Description
This article explains IKEv2 dialup tunnel setup with Radius server and using FortiClient.
Solution
FortiGate dial up IPsec tunnels can be configured as IKEv2 with Radius authentication.
Note that EAP will need to be configured even LDAP is used as IKEv2 requires EAP.
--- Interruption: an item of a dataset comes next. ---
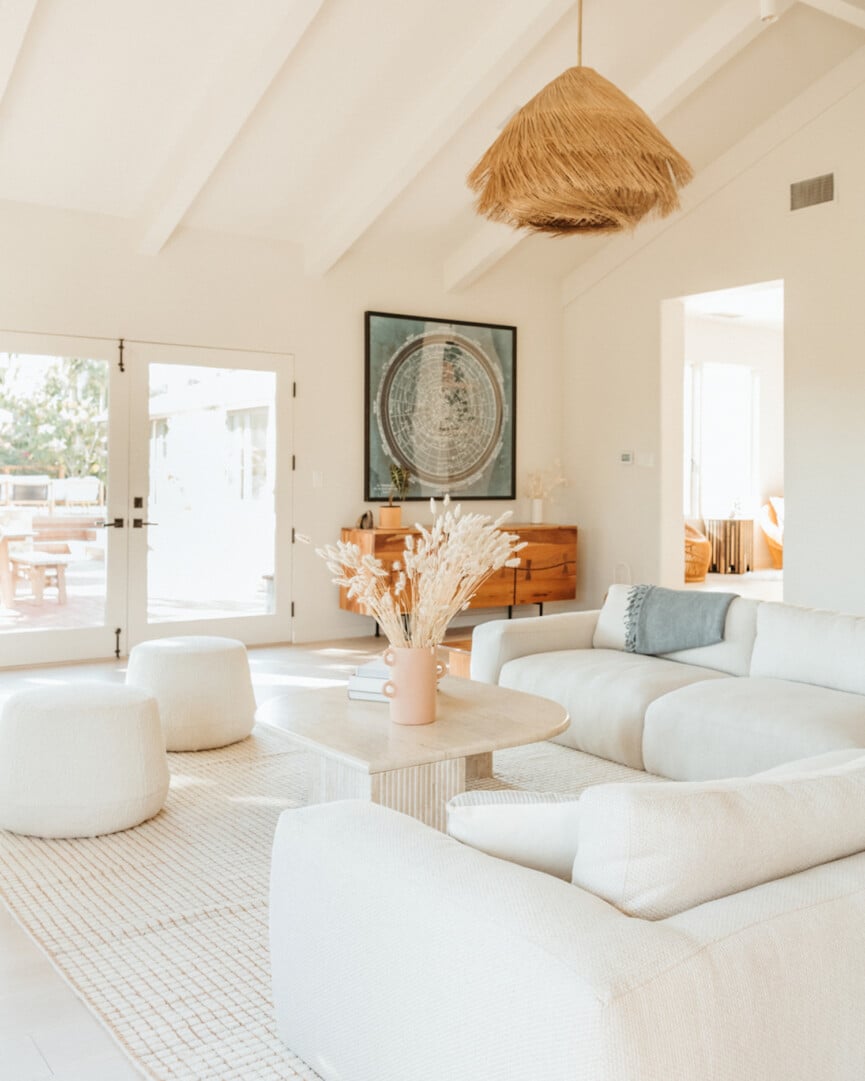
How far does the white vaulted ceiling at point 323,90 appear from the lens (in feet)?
16.9

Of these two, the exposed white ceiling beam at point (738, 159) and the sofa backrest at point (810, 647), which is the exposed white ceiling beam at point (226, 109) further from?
the sofa backrest at point (810, 647)

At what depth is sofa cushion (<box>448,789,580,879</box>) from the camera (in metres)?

LDAP will be a result of a 'translation' from RADIUS EAP to LDAP if that is possible.
Configuration.
Defining radius user.
config user local
edit "test_user"
set type radius
set radius-server "Radius_server"
next
end
User group.
config user group
edit "VPN_Users"
set member "test_user”
next
end
IPsec config.
config vpn ipsec phase1-interface
edit "Dialup_IKEv2"
set type dynamic
set interface "wan1"
set ike-version 2
set peertype any
set mode-cfg enable
set proposal aes128-sha1 aes256-sha256
set dpd on-idle
set comments "FTG IPsec VPN IKEv2 and Radius user auth"
set dhgrp 5
set eap enable
set eap-identity send-request
set authusrgrp "VPN_Users"
set ipv4-start-ip 192.168.88.10
set ipv4-end-ip 192.168.88.150
set dns-mode auto
set psksecret ENC xx
set dpd-retryinterval 60
next
end
The above highlighted settings can only be available through CLI. If errors such as ‘gw validation failed’ or ‘EAP response is empty’ can be observed in the IKE debug output then please refer to the following article:
Troubleshooting Tip: For using Ikev2 for dialup Ipsec tunnel with radius server and Local user
config vpn ipsec phase2-interface
edit "Dialup_IKEv2"
set phase1name "Dialup_IKEv2"
set proposal aes128-sha1 aes256-sha256
set dhgrp 5
next
end
Firewall policy.
config firewall policy
edit 0
set name "Dialup_IKEv2"
set srcintf "Dialup_IKEv2"
set dstintf "lan"
set action accept
set srcaddr "all"
set dstaddr "all"
set schedule "always"
set service "ALL"
next
end
- For IKEv2, FortiClient will use EAP-MSCHAPv2.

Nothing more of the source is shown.